> EXERCISE DIRECTIONS
I'd like the entries reproduced exactly, with the images omitted.

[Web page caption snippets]
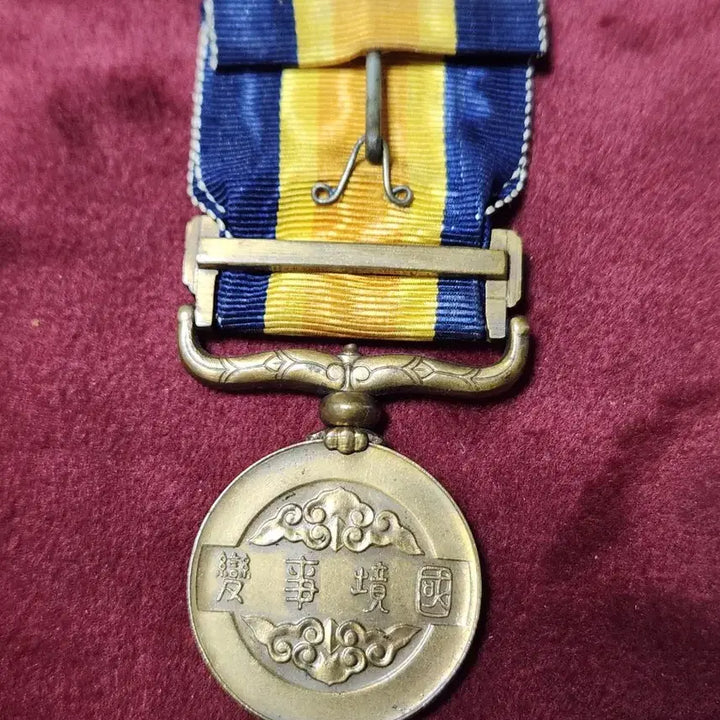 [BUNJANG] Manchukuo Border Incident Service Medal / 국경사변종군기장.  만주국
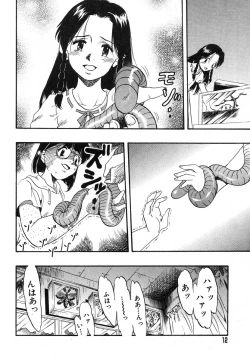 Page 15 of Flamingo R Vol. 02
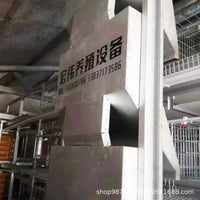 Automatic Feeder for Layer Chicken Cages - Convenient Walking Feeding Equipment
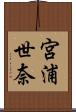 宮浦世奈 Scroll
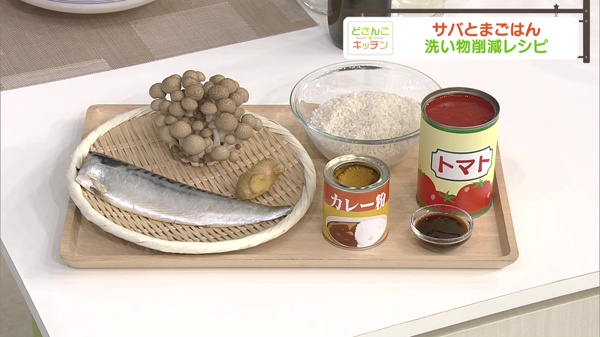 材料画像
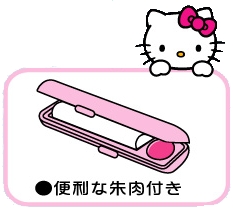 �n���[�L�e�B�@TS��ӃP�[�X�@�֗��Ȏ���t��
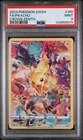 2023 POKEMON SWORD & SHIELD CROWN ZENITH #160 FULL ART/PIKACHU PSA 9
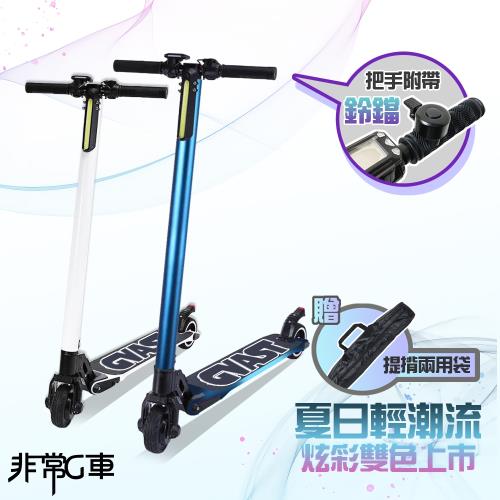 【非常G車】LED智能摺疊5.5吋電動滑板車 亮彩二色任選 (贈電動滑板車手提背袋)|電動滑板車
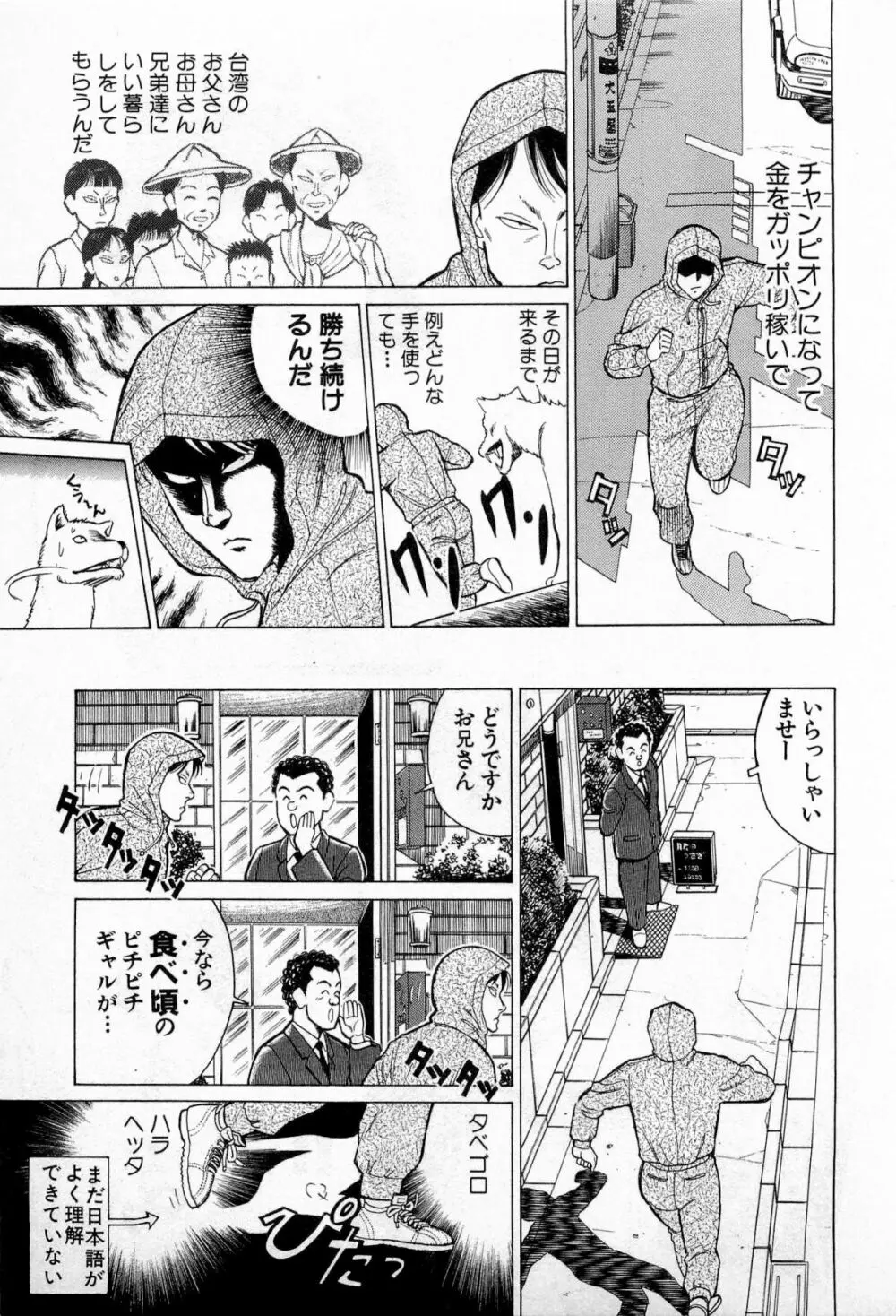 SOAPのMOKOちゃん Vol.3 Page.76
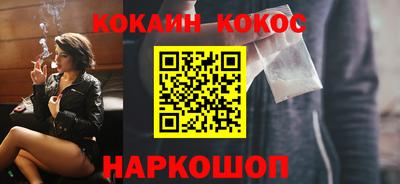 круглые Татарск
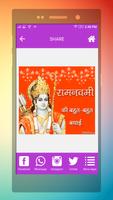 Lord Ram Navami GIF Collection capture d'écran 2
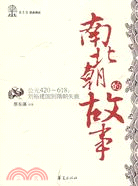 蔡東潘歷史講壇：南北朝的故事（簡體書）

> ANSWER FOR THE TASK
 [BUNJANG] Manchukuo Border Incident Service Medal / 국경사변종군기장.  만주국
 Page 15 of Flamingo R Vol. 02
 Automatic Feeder for Layer Chicken Cages - Convenient Walking Feeding Equipment
 宮浦世奈 Scroll
 材料画像
 �n���[�L�e�B�@TS��ӃP�[�X�@�֗��Ȏ���t��
 2023 POKEMON SWORD & SHIELD CROWN ZENITH #160 FULL ART/PIKACHU PSA 9
 【非常G車】LED智能摺疊5.5吋電動滑板車 亮彩二色任選 (贈電動滑板車手提背袋)|電動滑板車
 SOAPのMOKOちゃん Vol.3 Page.76
 круглые Татарск
 Lord Ram Navami GIF Collection capture d'écran 2
 蔡東潘歷史講壇：南北朝的故事（簡體書）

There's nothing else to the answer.